Как и всегда, когда он оказывается дома к моему появлению, Кирилл выходит меня встречать. Не глядя на него, сбрасываю со стоном туфли.
– Было много дел. А ты чем занимался?
Я запинаюсь в надежде, что он не станет мне врать. И замираю к нему спиной, опасаясь услышать правду.
– Помимо того, что два часа бездарно провел в ментовке? Тебя же это больше всего волнует, Аня?
– Поставь себя на мое место. – Пожимаю плечами. – Я переживаю за тебя.
Кирилл подходит со спины, обхватывает мои плечи и жарко шепчет в ухо:
– Мне ужасно приятно, что ты за меня переживаешь, но это не имеет совершенно никакого смысла.

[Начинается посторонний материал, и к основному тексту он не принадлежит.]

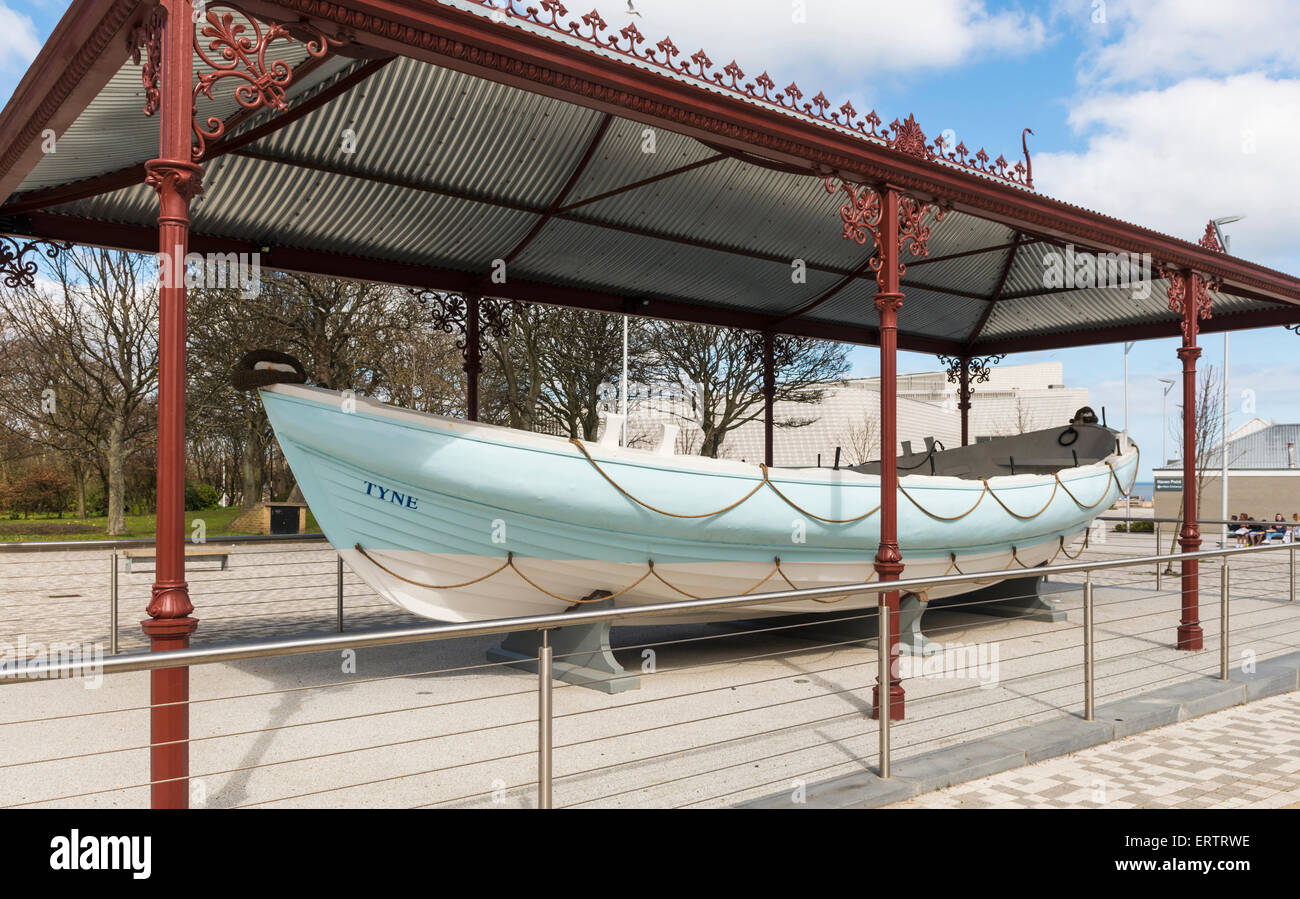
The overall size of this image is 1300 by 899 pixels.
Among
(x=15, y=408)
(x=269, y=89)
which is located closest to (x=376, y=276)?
(x=269, y=89)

Они ничего на меня не найдут. Клянусь.
– Почему ты так в этом уверен?
– Потому что доказательств моей вины не существует в природе. У них даже мотива нет. Так, наобум прессуют в надежде, что проколюсь.
– Скажи, что я могу тебе верить, и я поверю, – шепчу я, взволнованно облизав губы.
– Только мне и можешь. Никому больше, слышишь?